Bien que Social Data insiste pour dire qu’il ne gratte que ce qui est accessible au public, cette pratique est contraire aux conditions d’utilisation de Facebook, Instagram, TikTok et YouTube. Selon Bischoff, les robots de “scraping” automatisé peuvent être difficiles à distinguer des visiteurs normaux des sites Web, de sorte que les sociétés de médias sociaux ont du mal à les empêcher d’accéder aux profils des utilisateurs avant qu’il ne soit trop tard.

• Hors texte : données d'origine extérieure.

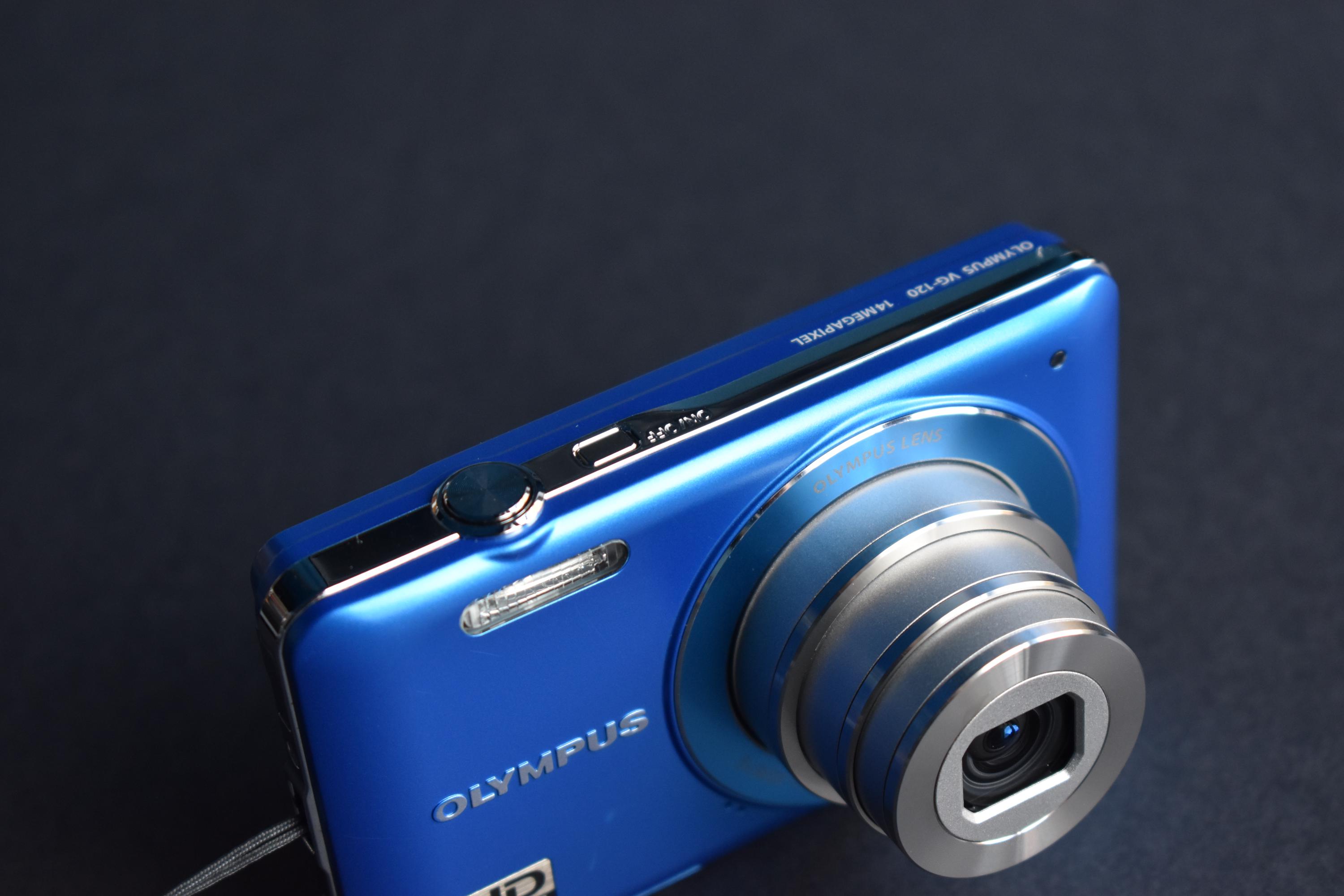 OLYMPUS オリンパス デジタルカメラ 14MEGAPIXEL VG-120 Olympus VG-120 BLUE 14MP 5x Wide HD Blue Tested Digital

Chloé Messdaghi, vice-présidente de la stratégie de la société de cybersécurité chez Point3 Security a expliqué, dans une déclaration suite au rapport, que le “scraping” est essentiellement l’utilisation d’informations personnelles sans autorisation à des fins de profit. « C’est un acte qui va à l’encontre du droit à la vie privée de l’individu et qui expose tous ceux dont les données sont impliquées à un risque accru d’attaque de la part des attaquants par phishing », a-t-elle déclaré. « Les sociétés de “scraping” de données soutiennent, peut-être involontairement, des acteurs malveillants et permettent aux cybercriminels de faire ce qu’ils font ».
C’est à peu près le même problème que les questions de vie privée liées à la reconnaissance faciale sans autorisation, a-t-elle ajouté. « Lorsque nous voyons les effets effrayants de l’utilisation potentiellement abusive de ces technologies contre des militants dans des endroits comme Biélorussie et Hong Kong, cela devrait nous faire réfléchir et servir d’appel à l’action du Congrès », a-t-elle déclaré. « Il est clair que lorsqu’il s’agit de “scraping“, les données personnelles que nous confions à une plateforme ne restent pas sur cette plateforme – malgré les politiques propres au site Web ».
Les utilisateurs concernés d’Instagram, de TikTok et de YouTube devraient être particulièrement attentifs aux arnaques de phishing par courrier électronique ou par le biais de commentaires sur les médias sociaux, même si les chercheurs n’ont pas de preuves que les données ont été téléchargées par des cybercriminels.